:: SOURCE ::
== == ==
Lärm (German for noise) were a Dutch straight edge hardcore band formed in 1981, first playing under the name of Total Chaoz. They referred to their music as "extreme noise", though having nothing to do with noise rock or noise music.

Due to members being straight edge, which was something uncommon in the crust punk scene, Lärm were different from many bands at the time. Members went on to form Seein Red and the communist straight edge band Manliftingbanner, who played in a more conventional hardcore punk style.

Discography
 1984 - Campaign for Musical Destruction (split LP with Stanx; Eenheidsfront Records)
 1986 - End the Warzone compilation 7-inch (One Step Ahead Records)
 1986 - No One Can Be That Dumb 7-inch (own release)
 1986 - Straight on View LP (One Step Ahead Records)
== == ==
:: RECORD SET ::
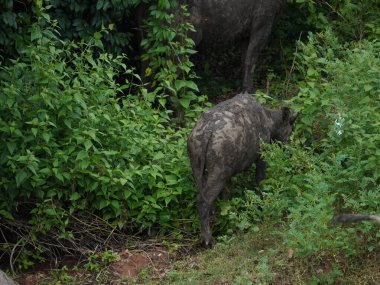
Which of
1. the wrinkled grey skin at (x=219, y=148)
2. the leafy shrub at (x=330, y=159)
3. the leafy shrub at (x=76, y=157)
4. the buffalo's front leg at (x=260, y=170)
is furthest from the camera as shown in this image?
the buffalo's front leg at (x=260, y=170)

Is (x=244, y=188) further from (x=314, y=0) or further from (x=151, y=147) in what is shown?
(x=314, y=0)

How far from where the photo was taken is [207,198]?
923cm

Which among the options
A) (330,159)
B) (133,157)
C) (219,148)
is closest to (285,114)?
(330,159)


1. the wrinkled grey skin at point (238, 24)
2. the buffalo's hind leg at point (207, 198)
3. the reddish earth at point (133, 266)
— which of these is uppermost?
the wrinkled grey skin at point (238, 24)

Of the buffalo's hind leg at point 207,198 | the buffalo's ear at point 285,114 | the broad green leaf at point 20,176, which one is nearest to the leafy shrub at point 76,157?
the broad green leaf at point 20,176

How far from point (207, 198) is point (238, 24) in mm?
3517

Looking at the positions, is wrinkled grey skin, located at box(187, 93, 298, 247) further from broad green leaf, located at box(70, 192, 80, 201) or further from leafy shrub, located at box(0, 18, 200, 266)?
broad green leaf, located at box(70, 192, 80, 201)

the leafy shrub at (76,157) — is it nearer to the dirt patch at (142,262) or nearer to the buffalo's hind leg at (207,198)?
the dirt patch at (142,262)

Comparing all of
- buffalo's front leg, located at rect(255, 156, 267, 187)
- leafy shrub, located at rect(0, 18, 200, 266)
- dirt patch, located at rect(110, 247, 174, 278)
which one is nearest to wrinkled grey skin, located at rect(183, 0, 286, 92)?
leafy shrub, located at rect(0, 18, 200, 266)

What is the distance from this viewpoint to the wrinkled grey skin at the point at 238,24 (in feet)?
38.7

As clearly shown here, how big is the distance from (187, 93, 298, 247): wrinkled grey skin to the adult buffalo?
2.42 meters

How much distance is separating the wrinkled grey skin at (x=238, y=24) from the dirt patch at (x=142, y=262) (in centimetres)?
338

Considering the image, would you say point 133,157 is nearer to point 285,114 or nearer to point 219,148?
point 219,148

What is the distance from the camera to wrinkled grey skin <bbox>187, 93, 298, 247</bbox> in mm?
9125
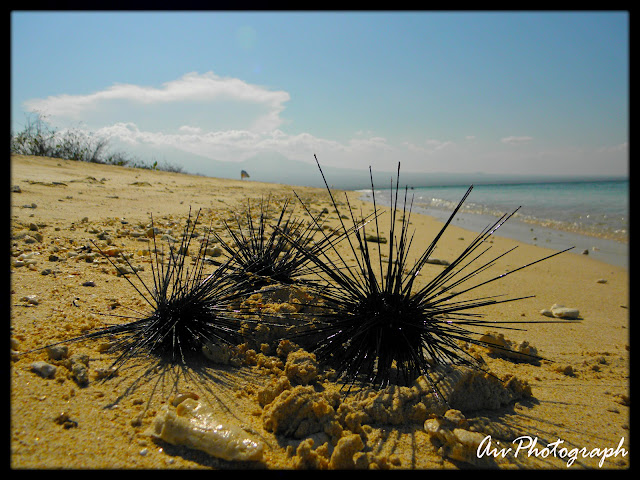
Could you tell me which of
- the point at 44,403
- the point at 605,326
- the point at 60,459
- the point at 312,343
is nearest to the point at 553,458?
the point at 312,343

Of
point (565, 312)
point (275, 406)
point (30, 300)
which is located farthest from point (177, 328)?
point (565, 312)

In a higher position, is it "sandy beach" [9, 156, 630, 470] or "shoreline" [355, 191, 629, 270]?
"shoreline" [355, 191, 629, 270]

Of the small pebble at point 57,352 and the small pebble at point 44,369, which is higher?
the small pebble at point 57,352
== == ==
:: SET TASK 1 ::
Using the passage on the band Lärm, answer the following:
(a) Under what name did the band first play?
(b) What set Lärm apart from many bands in the crust punk scene at the time?
(c) Which label released the Straight on View LP?
:: SET TASK 2 ::
Provide a continuation of the passage on the band Lärm, starting after its final line.
The data has no connection to the passage on the band Lärm.

:: WRITTEN ANSWER 1 ::
(a) Total Chaoz.
(b) Its members were straight edge, which was uncommon in that scene.
(c) One Step Ahead Records.

:: WRITTEN ANSWER 2 ::
 1987 - Nothing Is Hard in This World if You Dare to Scale the Heights 7-inch (Definite Choice)
 1995 - Destroy Sexism 7-inch (Wicked Witch, demo recordings)
 2004 - Lärm as Fuck / Humus split 7-inch (Wasted Youth Power Records, re-recordings by Seein Red with Roy All Tensed Up on vocals)
 2010 - Lärm (Way Back When Records, re-recordings with original singer Menno)

Reissues
 1997 - "Extreme Noise" (Coalition Records)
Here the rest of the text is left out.